═════ RECORD EXCERPTS

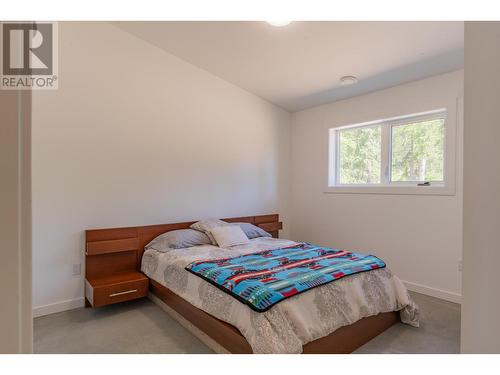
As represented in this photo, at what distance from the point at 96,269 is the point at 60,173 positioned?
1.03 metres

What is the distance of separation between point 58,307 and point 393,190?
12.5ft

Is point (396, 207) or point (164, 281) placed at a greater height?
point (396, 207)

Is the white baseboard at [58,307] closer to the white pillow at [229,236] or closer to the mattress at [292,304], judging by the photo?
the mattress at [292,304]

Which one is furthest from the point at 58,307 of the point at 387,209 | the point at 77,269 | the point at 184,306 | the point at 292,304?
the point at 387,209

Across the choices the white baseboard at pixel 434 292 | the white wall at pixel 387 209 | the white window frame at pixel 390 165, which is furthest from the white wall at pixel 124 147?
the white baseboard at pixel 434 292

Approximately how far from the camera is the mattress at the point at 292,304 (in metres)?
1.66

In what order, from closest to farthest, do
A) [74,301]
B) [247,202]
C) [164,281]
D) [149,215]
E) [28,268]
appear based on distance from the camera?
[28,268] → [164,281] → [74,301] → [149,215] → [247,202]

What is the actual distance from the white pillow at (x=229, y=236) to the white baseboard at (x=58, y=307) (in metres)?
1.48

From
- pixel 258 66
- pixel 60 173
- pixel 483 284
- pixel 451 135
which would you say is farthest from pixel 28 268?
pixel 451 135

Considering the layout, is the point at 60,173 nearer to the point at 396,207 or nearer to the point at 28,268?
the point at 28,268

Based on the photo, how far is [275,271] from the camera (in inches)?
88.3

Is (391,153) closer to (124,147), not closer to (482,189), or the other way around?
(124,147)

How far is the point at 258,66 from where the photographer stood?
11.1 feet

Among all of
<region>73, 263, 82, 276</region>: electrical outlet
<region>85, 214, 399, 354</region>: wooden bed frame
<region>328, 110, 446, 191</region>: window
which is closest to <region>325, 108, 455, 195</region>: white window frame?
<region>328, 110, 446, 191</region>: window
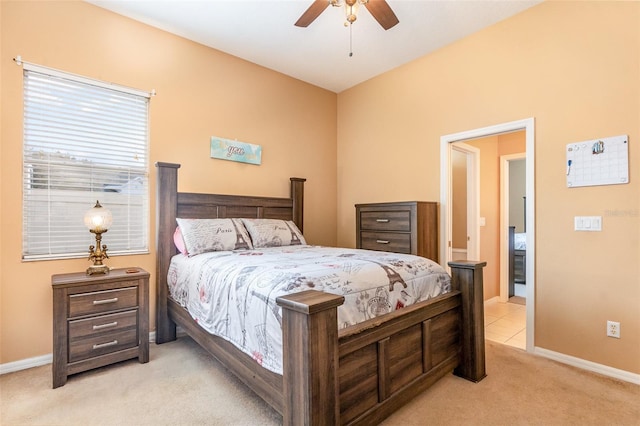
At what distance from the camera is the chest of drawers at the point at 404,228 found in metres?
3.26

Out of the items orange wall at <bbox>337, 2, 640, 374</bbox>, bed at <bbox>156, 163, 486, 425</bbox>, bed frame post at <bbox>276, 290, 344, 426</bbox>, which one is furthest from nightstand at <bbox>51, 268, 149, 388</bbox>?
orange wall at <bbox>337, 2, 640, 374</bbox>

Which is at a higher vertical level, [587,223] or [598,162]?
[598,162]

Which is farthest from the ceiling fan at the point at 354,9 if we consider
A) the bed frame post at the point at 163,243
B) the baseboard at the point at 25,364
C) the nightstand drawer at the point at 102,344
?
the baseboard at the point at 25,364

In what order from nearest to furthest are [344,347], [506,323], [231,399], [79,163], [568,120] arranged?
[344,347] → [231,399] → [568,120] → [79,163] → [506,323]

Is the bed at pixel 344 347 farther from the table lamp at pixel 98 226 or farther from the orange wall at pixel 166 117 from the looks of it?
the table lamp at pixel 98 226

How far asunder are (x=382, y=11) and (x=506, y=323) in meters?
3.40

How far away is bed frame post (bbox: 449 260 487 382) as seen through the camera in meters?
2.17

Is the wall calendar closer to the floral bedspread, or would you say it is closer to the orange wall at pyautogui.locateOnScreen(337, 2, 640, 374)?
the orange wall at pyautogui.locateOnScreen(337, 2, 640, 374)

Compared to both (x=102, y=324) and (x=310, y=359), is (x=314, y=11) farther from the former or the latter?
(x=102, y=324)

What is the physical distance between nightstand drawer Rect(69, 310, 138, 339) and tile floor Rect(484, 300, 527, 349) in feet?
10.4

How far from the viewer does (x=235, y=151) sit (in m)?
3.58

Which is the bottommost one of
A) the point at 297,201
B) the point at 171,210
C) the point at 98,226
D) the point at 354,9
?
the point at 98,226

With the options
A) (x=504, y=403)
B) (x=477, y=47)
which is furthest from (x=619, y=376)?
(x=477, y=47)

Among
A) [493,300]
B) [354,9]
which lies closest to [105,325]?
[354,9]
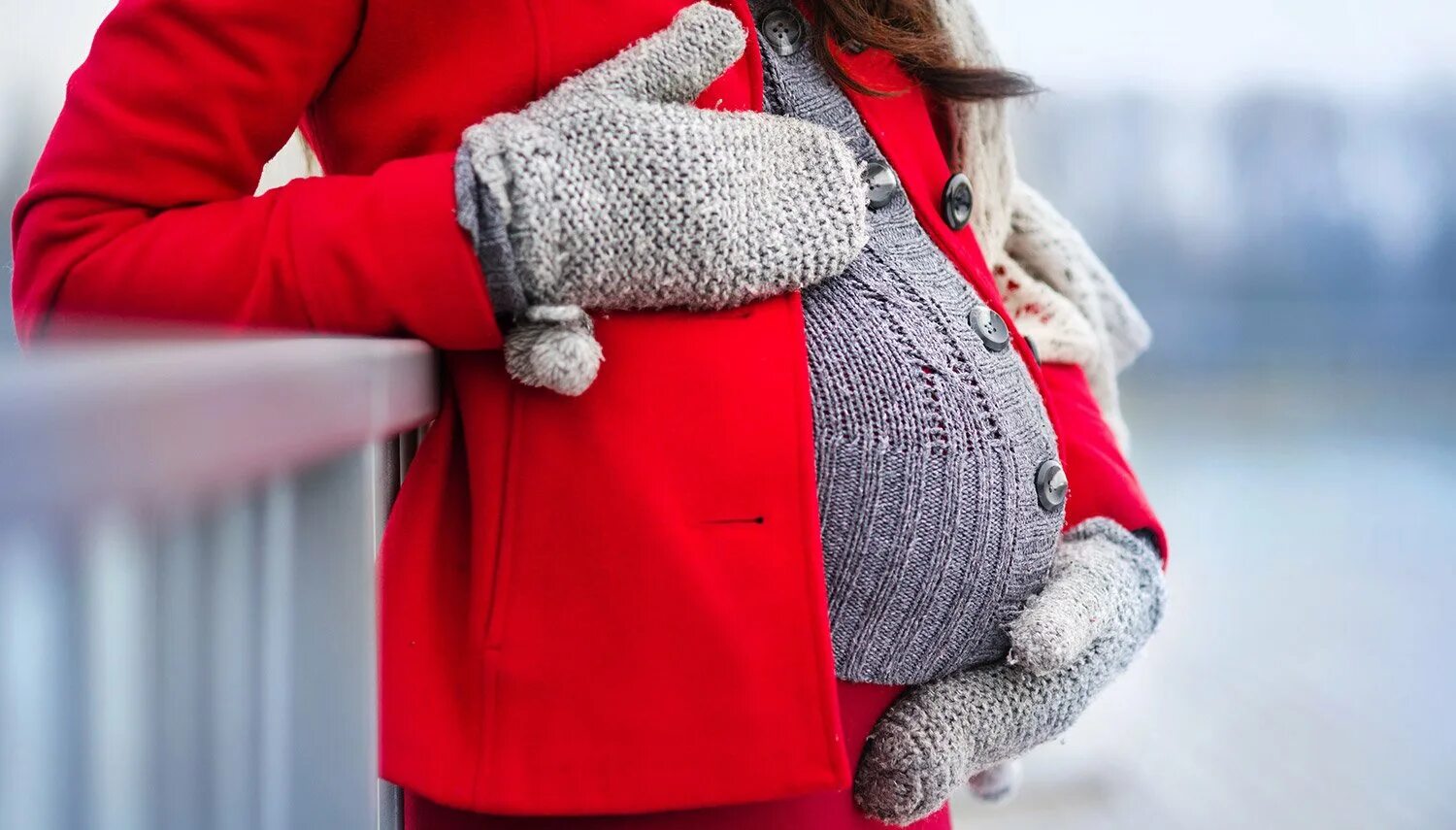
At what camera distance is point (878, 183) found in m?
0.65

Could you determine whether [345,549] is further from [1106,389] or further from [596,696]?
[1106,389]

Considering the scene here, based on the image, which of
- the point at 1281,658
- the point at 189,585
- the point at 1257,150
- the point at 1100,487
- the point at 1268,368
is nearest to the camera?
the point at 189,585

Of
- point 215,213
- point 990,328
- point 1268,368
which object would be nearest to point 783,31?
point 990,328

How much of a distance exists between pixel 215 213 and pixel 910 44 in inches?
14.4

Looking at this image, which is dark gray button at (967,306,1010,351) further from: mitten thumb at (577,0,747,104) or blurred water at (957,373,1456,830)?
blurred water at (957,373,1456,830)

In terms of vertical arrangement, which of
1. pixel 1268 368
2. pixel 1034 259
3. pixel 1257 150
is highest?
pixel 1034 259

══════════

Set down every one of the records above word for word, omitting the pictures.

• **FULL ANSWER**
As represented in this photo, at what distance from the point at 96,269 is the point at 60,173 positioned?
1.03 metres

What is the distance of separation between point 58,307 and point 393,190?
12.5ft

Is point (396, 207) or point (164, 281) placed at a greater height?
point (396, 207)

Is the white baseboard at [58,307] closer to the white pillow at [229,236] or closer to the mattress at [292,304], judging by the photo?
the mattress at [292,304]

Which one is furthest from the point at 58,307 of the point at 387,209 | the point at 77,269 | the point at 184,306 | the point at 292,304?
the point at 387,209

Across the choices the white baseboard at pixel 434 292 | the white wall at pixel 387 209 | the white window frame at pixel 390 165, which is furthest from the white wall at pixel 124 147?
the white baseboard at pixel 434 292

Approximately how far from the camera is the mattress at the point at 292,304 (in metres)?
1.66

In what order, from closest to farthest, do
A) [74,301]
B) [247,202]
C) [164,281]
D) [149,215]
E) [28,268]
appear based on distance from the camera?
[28,268] → [164,281] → [74,301] → [149,215] → [247,202]

What is the actual distance from the white pillow at (x=229, y=236) to the white baseboard at (x=58, y=307) (in metres)?
1.48

From
- pixel 258 66
- pixel 60 173
- pixel 483 284
- pixel 451 135
which would you say is farthest from pixel 28 268?
pixel 451 135

Considering the layout, is the point at 60,173 nearer to the point at 396,207 or nearer to the point at 28,268?
the point at 28,268

Based on the photo, how far is [275,271] from the camera (in inches)?
88.3

Is (391,153) closer to (124,147), not closer to (482,189), or the other way around?
(124,147)

How far is the point at 258,66 from where the photographer stood?
11.1 feet

Among all of
<region>73, 263, 82, 276</region>: electrical outlet
<region>85, 214, 399, 354</region>: wooden bed frame
<region>328, 110, 446, 191</region>: window
which is closest to <region>325, 108, 455, 195</region>: white window frame?
<region>328, 110, 446, 191</region>: window
At what distance from the camera is the chest of drawers at the point at 404,228 found in metres?
3.26

Out of the items orange wall at <bbox>337, 2, 640, 374</bbox>, bed at <bbox>156, 163, 486, 425</bbox>, bed frame post at <bbox>276, 290, 344, 426</bbox>, which one is furthest from nightstand at <bbox>51, 268, 149, 388</bbox>?
orange wall at <bbox>337, 2, 640, 374</bbox>

Which is at a higher vertical level, [587,223] or [598,162]?
[598,162]

Which is farthest from the ceiling fan at the point at 354,9 if we consider
A) the bed frame post at the point at 163,243
B) the baseboard at the point at 25,364
C) the nightstand drawer at the point at 102,344
?
the baseboard at the point at 25,364

In what order from nearest to furthest are [344,347], [506,323], [231,399], [79,163], [568,120] arranged?
[344,347] → [231,399] → [568,120] → [79,163] → [506,323]

Is the bed at pixel 344 347 farther from the table lamp at pixel 98 226 or farther from the orange wall at pixel 166 117 from the looks of it?
the table lamp at pixel 98 226

How far asunder are (x=382, y=11) and (x=506, y=323) in meters?
3.40

How far away is bed frame post (bbox: 449 260 487 382) as seen through the camera in meters?
2.17

Is the wall calendar closer to the floral bedspread, or would you say it is closer to the orange wall at pyautogui.locateOnScreen(337, 2, 640, 374)?
the orange wall at pyautogui.locateOnScreen(337, 2, 640, 374)

Compared to both (x=102, y=324) and (x=310, y=359), is (x=314, y=11) farther from the former or the latter?
(x=102, y=324)

What is the physical distance between nightstand drawer Rect(69, 310, 138, 339) and tile floor Rect(484, 300, 527, 349) in feet?
10.4

How far from the viewer does (x=235, y=151) sit (in m)?
3.58

Which is the bottommost one of
A) the point at 297,201
B) the point at 171,210
C) the point at 98,226
D) the point at 354,9
?
the point at 98,226

With the options
A) (x=504, y=403)
B) (x=477, y=47)
which is furthest from (x=619, y=376)?
(x=477, y=47)

Among
A) [493,300]
B) [354,9]
which lies closest to [105,325]?
[354,9]
At what camera distance is point (878, 183) found in m?
0.65

Could you determine whether [345,549] is further from [1106,389] or further from [596,696]?
[1106,389]

Considering the scene here, based on the image, which of
- the point at 1281,658
- the point at 189,585
- the point at 1257,150
- the point at 1100,487
- the point at 1268,368
is nearest to the camera?
the point at 189,585

Of
- point 215,213
- point 990,328
- point 1268,368
which object would be nearest to point 783,31?
point 990,328

How much of a distance exists between pixel 215 213 and pixel 910 44 in inches?
14.4

Looking at this image, which is dark gray button at (967,306,1010,351) further from: mitten thumb at (577,0,747,104) or blurred water at (957,373,1456,830)?
blurred water at (957,373,1456,830)

In terms of vertical arrangement, which of
1. pixel 1268 368
2. pixel 1034 259
3. pixel 1257 150
is highest?
pixel 1034 259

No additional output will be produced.